■ Quoted passage ■
Houston Methodist. Leading Medicine

Knee News

Something Fishy in the Knee after UKA

Unicompartmental knee arthroplasty (UKA) is the replacement of just one side of a knee joint. It's used most often for osteoarthritic changes on one side of the femur. The femur is the thighbone, which has two rounded, knuckle-like projections where it meets the knee. These bumps are called condyles. The condyles form the top half of the knee joint. A UKA
replaces one of the condyles.

These authors report the case of a 66-year-old woman who had a lateral UKA. In a lateral UKA, the outer condyle of the knee joint is replaced. Everything went well for about 16 months. Then she started having pain along the outside edge of her knee. It was persistent, especially when she bent her knee. The doctors thought there might be a loose piece of cement or plastic in the joint.

An arthroscopic exam was done. In this procedure, the doctors insert a long, thin instrument with a tiny camera into the joint. The camera projects onto a TV screen so the doctor can see the inside of the knee. In this case, the doctors could see that her meniscus (cartilage) was getting caught between two parts of the implant.

A special hook was used to free the meniscus. It was then shaved down so it couldn't get caught again. The patient was pain-free right after the operation. By the end of two weeks she had almost all her motion back. Within six months she had regained her knee strength as well. The authors conclude that arthroscopic exams can be done after a UKA. Care must be taken to avoid infection, but the operation is safe and simple.

Mian Munawar Shah, FRCS, and Shamael Ahmed Yunus, FRCS. Bucket-Handle Tear in Retained Meniscus after Unicompartmental Knee Arthroplasty: A Case Report. In Arthroplasty. August 2003. Vol. 18. No. 5. Pp. E51-E53.

[Recorded data]
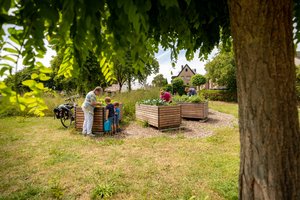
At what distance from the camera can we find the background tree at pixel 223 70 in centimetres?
3025

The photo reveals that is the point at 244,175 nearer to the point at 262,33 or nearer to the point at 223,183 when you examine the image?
the point at 262,33

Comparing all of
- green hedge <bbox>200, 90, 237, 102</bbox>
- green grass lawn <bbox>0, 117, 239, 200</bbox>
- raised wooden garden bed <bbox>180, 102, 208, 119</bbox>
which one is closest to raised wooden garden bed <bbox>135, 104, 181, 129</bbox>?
green grass lawn <bbox>0, 117, 239, 200</bbox>

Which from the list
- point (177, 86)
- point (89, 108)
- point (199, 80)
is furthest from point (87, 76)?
point (199, 80)

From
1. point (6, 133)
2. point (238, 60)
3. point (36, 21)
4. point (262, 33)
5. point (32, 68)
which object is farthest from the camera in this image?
point (6, 133)

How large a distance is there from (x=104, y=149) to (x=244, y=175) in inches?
224

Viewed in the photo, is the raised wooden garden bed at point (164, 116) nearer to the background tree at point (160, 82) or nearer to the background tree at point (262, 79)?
the background tree at point (262, 79)

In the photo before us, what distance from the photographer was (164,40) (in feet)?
9.04

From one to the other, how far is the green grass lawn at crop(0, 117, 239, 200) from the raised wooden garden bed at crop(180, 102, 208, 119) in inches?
142

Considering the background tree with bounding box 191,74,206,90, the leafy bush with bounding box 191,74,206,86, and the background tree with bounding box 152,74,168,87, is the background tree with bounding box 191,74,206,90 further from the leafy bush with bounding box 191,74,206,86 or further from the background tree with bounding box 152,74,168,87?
the background tree with bounding box 152,74,168,87

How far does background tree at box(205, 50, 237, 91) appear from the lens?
99.2ft

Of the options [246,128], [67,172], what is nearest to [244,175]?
[246,128]

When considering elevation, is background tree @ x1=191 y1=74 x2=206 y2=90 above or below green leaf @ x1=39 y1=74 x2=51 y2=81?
above

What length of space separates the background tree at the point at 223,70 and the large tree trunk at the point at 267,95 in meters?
27.5

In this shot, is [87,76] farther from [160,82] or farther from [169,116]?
[160,82]
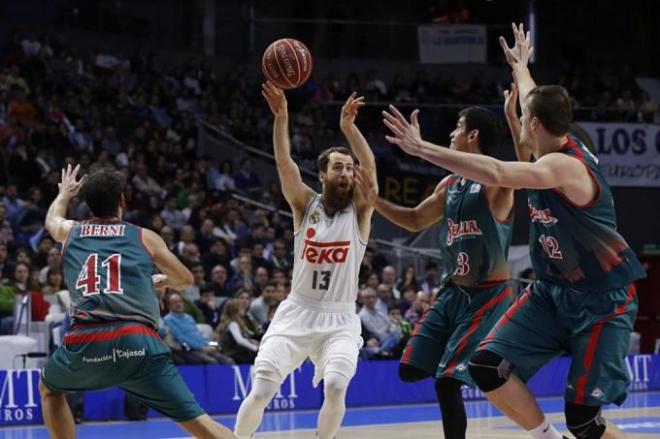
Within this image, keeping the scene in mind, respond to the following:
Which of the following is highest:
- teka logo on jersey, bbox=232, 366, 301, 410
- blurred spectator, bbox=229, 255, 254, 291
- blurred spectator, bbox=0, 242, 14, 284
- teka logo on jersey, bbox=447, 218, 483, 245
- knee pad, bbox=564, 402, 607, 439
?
teka logo on jersey, bbox=447, 218, 483, 245

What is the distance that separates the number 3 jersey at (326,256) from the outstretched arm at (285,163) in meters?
0.08

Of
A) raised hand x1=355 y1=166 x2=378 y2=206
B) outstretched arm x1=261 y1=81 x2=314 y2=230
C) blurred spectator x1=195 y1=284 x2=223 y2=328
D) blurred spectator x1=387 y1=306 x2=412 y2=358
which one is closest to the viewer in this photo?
raised hand x1=355 y1=166 x2=378 y2=206

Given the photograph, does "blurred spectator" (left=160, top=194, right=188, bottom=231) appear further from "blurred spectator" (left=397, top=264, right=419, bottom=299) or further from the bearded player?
the bearded player

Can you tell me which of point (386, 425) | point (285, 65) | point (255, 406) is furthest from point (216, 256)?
point (255, 406)

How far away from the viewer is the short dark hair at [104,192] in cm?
691

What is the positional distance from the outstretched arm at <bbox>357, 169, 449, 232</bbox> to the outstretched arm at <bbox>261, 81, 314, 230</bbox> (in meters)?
0.57

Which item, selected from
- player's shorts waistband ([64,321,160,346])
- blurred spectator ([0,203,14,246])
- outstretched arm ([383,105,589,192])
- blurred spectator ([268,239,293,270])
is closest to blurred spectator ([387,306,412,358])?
blurred spectator ([268,239,293,270])

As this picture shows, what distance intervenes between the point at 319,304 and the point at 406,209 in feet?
2.88

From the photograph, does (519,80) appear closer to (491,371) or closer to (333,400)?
(491,371)

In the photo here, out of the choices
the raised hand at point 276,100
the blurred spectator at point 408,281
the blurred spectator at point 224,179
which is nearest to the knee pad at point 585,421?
the raised hand at point 276,100

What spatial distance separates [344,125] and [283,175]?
549 millimetres

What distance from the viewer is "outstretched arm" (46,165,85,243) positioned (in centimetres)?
732

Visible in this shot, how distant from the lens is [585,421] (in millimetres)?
6324

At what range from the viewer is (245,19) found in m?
26.1
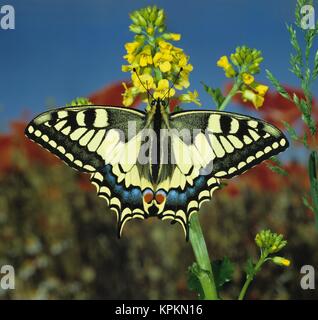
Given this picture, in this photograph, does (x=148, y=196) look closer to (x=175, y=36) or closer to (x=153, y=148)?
(x=153, y=148)

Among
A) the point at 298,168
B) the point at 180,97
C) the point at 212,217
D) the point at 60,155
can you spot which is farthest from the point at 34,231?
the point at 180,97

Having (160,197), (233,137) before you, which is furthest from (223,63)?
(160,197)

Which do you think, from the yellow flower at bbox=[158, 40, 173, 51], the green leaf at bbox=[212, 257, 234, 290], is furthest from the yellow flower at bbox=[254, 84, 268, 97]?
the green leaf at bbox=[212, 257, 234, 290]

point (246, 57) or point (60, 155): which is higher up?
point (246, 57)

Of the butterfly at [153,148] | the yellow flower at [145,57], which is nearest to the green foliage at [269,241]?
the butterfly at [153,148]

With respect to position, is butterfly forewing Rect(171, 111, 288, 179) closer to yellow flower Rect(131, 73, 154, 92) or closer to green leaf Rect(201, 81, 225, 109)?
green leaf Rect(201, 81, 225, 109)
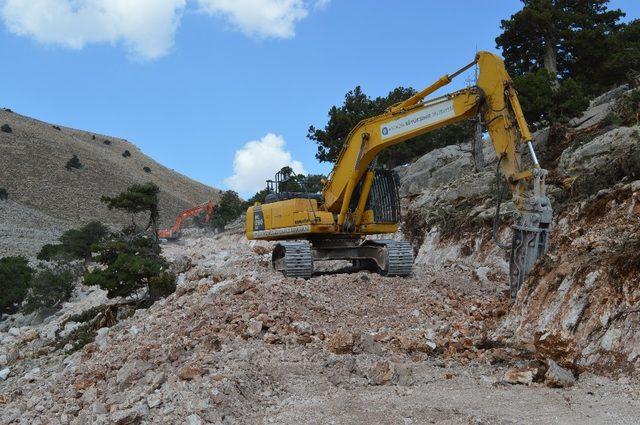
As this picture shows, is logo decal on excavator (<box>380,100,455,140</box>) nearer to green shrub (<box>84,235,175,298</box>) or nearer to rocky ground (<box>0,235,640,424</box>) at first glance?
rocky ground (<box>0,235,640,424</box>)

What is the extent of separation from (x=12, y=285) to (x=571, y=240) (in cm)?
2678

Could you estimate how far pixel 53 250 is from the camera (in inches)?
1522

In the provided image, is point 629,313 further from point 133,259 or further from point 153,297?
point 133,259

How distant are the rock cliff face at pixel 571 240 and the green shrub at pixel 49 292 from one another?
15.8m

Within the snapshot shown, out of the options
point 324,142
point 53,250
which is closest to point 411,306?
point 324,142

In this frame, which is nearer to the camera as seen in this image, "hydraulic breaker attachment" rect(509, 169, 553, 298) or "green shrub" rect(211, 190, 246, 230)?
"hydraulic breaker attachment" rect(509, 169, 553, 298)

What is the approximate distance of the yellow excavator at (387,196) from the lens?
9.06 m

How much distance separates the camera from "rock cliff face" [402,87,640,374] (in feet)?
20.2

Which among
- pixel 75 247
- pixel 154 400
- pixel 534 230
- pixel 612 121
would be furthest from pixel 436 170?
pixel 75 247

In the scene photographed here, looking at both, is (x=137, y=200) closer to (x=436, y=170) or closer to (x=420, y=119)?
(x=436, y=170)

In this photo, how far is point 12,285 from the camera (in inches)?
1105

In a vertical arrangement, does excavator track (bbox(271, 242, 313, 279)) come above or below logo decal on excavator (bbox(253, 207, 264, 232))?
below

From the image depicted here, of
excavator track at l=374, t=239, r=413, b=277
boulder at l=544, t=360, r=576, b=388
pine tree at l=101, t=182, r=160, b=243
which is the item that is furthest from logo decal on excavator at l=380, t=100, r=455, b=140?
pine tree at l=101, t=182, r=160, b=243

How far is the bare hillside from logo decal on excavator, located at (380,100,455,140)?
41800mm
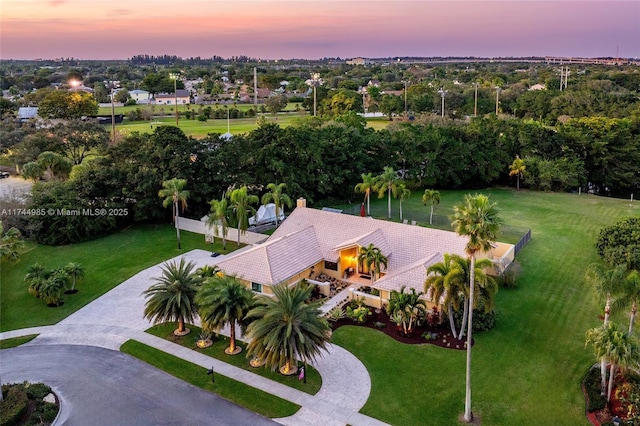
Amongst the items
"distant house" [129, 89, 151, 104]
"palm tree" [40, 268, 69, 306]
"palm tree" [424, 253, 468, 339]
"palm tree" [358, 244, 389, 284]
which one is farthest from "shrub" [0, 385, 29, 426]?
"distant house" [129, 89, 151, 104]

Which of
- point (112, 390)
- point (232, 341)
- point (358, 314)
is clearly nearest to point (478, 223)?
point (358, 314)

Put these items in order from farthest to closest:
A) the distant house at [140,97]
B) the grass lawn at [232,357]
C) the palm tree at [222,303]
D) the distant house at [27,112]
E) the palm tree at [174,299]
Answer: the distant house at [140,97], the distant house at [27,112], the palm tree at [174,299], the palm tree at [222,303], the grass lawn at [232,357]

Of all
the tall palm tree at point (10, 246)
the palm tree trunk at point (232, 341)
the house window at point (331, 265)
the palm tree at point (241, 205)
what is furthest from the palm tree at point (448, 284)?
the tall palm tree at point (10, 246)

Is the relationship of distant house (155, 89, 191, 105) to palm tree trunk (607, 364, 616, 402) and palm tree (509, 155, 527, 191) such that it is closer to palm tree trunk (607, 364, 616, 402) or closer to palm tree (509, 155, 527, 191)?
palm tree (509, 155, 527, 191)

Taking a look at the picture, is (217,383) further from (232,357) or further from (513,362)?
(513,362)

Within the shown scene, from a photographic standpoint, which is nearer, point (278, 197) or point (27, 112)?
point (278, 197)

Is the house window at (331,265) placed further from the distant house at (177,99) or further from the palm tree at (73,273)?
the distant house at (177,99)
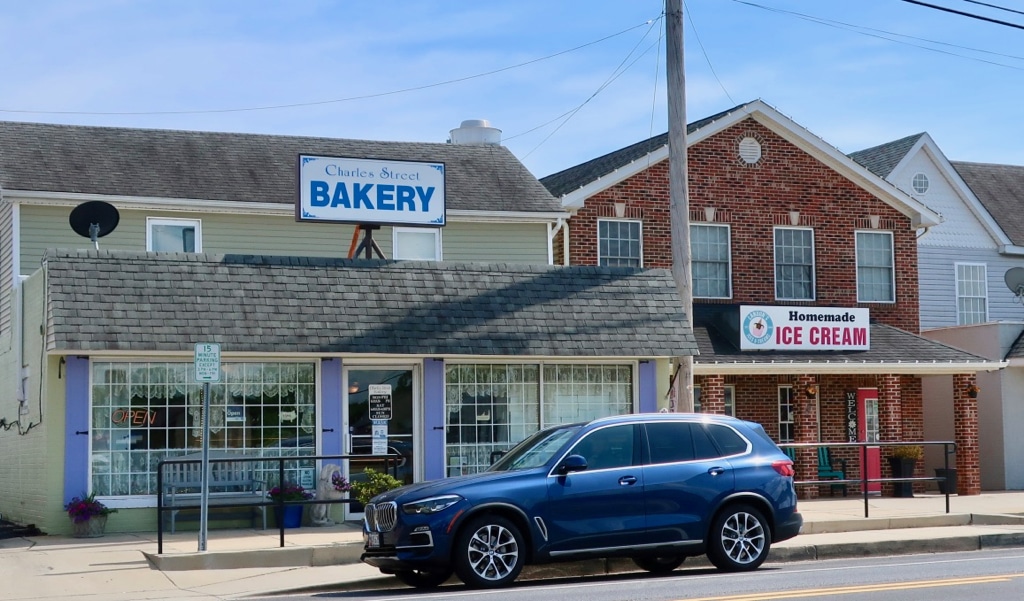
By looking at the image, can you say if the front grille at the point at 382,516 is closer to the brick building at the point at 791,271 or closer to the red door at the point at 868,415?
the brick building at the point at 791,271

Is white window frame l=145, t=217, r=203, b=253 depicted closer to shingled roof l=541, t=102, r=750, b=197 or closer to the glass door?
→ the glass door

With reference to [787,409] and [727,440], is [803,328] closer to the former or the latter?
[787,409]

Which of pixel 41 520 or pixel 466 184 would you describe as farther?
pixel 466 184

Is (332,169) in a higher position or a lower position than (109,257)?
higher

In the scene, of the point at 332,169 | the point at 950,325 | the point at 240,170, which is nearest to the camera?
the point at 332,169

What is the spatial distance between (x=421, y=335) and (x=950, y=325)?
55.8ft

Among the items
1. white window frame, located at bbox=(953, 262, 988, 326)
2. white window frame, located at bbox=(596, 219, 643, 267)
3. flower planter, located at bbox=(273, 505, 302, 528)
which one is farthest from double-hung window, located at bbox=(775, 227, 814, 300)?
flower planter, located at bbox=(273, 505, 302, 528)

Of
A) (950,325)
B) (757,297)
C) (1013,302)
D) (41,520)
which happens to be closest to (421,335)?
(41,520)

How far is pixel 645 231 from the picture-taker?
2548cm

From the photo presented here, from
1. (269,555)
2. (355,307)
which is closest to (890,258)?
(355,307)

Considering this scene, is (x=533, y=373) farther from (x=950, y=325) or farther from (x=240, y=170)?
(x=950, y=325)

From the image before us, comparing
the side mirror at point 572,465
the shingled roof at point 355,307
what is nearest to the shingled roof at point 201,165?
the shingled roof at point 355,307

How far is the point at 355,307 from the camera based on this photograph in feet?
58.5

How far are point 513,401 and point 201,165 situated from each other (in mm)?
8688
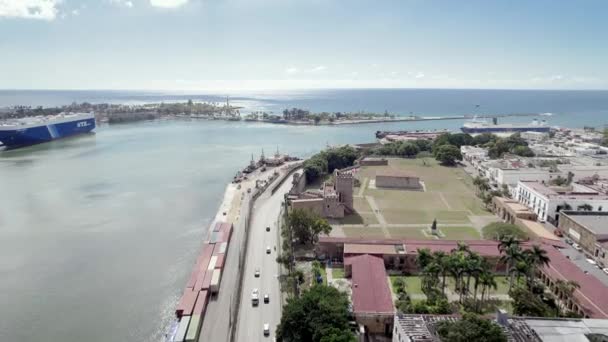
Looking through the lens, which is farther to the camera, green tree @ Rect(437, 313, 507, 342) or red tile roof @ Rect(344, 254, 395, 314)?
red tile roof @ Rect(344, 254, 395, 314)

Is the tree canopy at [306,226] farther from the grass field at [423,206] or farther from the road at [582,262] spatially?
the road at [582,262]

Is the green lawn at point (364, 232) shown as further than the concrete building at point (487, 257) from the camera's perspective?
Yes

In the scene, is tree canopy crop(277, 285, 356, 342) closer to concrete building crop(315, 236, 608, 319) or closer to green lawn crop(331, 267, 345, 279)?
green lawn crop(331, 267, 345, 279)

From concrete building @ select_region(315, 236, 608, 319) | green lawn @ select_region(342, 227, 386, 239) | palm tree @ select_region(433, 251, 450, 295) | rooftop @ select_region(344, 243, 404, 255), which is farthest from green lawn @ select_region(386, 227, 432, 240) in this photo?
palm tree @ select_region(433, 251, 450, 295)

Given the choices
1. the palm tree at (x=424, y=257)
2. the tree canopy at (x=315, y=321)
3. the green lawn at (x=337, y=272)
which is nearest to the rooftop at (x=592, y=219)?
the palm tree at (x=424, y=257)

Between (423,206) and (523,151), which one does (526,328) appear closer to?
(423,206)

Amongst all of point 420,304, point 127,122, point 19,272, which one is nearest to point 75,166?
point 19,272
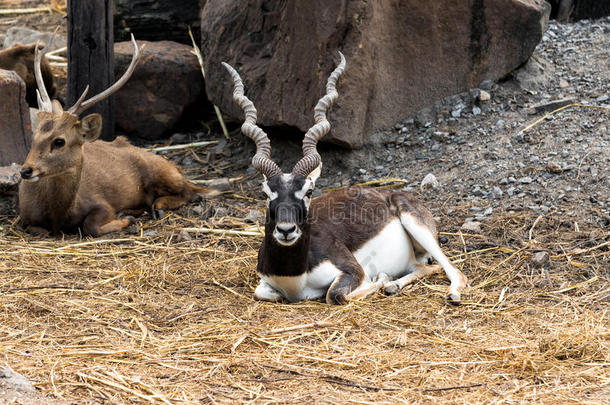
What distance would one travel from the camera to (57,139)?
7.76m

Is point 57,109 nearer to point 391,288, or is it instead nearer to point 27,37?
point 391,288

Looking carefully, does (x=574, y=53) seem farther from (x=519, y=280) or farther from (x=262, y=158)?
(x=262, y=158)

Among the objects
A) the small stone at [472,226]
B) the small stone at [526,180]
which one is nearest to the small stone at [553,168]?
the small stone at [526,180]

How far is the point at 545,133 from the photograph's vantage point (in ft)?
28.2

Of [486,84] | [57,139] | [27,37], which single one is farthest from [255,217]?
[27,37]

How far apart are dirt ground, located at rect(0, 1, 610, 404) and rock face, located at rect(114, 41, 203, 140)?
30.3 inches

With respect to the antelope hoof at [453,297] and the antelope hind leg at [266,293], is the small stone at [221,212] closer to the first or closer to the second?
the antelope hind leg at [266,293]

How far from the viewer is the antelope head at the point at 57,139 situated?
7566 millimetres

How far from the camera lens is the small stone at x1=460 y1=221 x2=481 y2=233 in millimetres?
7373

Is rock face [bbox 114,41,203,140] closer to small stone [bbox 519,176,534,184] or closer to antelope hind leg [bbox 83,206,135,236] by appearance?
antelope hind leg [bbox 83,206,135,236]

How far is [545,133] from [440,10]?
1.87 metres

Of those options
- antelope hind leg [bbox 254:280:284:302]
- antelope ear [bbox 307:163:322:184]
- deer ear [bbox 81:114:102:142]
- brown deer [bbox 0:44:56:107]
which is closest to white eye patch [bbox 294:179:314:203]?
antelope ear [bbox 307:163:322:184]

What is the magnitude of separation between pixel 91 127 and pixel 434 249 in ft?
12.3

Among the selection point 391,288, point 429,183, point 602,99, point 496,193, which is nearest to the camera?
point 391,288
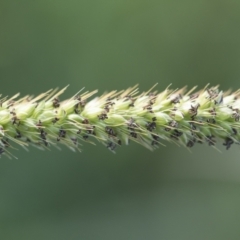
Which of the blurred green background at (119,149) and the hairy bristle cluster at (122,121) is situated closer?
the hairy bristle cluster at (122,121)

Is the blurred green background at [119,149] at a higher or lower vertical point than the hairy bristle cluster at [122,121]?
higher

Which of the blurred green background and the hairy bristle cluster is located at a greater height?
the blurred green background

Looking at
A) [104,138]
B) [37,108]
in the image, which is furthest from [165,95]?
[37,108]

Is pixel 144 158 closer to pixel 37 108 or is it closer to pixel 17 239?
pixel 17 239

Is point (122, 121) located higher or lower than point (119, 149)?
lower
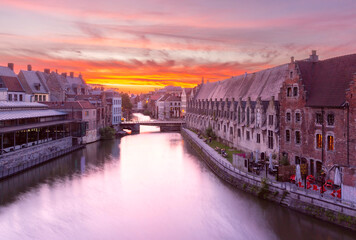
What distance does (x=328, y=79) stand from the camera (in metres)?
36.2

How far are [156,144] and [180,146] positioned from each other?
6861 millimetres

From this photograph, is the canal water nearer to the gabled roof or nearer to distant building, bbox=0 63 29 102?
distant building, bbox=0 63 29 102

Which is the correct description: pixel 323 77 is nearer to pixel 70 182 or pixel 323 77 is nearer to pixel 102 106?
pixel 70 182

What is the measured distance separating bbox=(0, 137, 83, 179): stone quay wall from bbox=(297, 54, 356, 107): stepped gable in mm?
41599

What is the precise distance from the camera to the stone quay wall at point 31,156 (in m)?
44.6

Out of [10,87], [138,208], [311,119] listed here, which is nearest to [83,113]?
[10,87]

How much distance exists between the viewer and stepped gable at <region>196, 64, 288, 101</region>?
54688 millimetres

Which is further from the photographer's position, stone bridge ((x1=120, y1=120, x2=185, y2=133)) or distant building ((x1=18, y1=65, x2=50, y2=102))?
stone bridge ((x1=120, y1=120, x2=185, y2=133))

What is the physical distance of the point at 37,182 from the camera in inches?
1711

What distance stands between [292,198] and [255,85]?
36689 mm

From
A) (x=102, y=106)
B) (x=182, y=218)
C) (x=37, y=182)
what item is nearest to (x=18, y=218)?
(x=37, y=182)

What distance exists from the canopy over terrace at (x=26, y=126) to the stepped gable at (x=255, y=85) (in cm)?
3957

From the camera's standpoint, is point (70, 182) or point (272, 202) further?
point (70, 182)

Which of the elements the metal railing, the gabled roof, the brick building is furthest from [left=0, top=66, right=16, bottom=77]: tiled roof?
the brick building
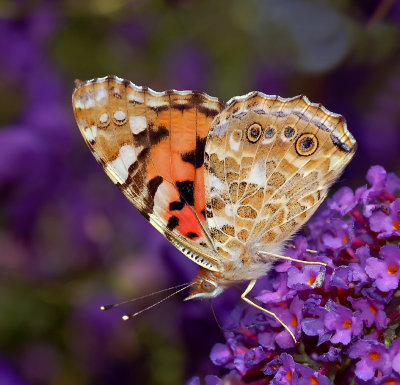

■ What is required ■
Rewrite the Knee News article from "An arthroscopic exam" to "safe and simple.", putting "probe" in place of "hook".

■ Output for this exercise ■
An arthroscopic exam was done. In this procedure, the doctors insert a long, thin instrument with a tiny camera into the joint. The camera projects onto a TV screen so the doctor can see the inside of the knee. In this case, the doctors could see that her meniscus (cartilage) was getting caught between two parts of the implant.

A special probe was used to free the meniscus. It was then shaved down so it couldn't get caught again. The patient was pain-free right after the operation. By the end of two weeks she had almost all her motion back. Within six months she had regained her knee strength as well. The authors conclude that arthroscopic exams can be done after a UKA. Care must be taken to avoid infection, but the operation is safe and simple.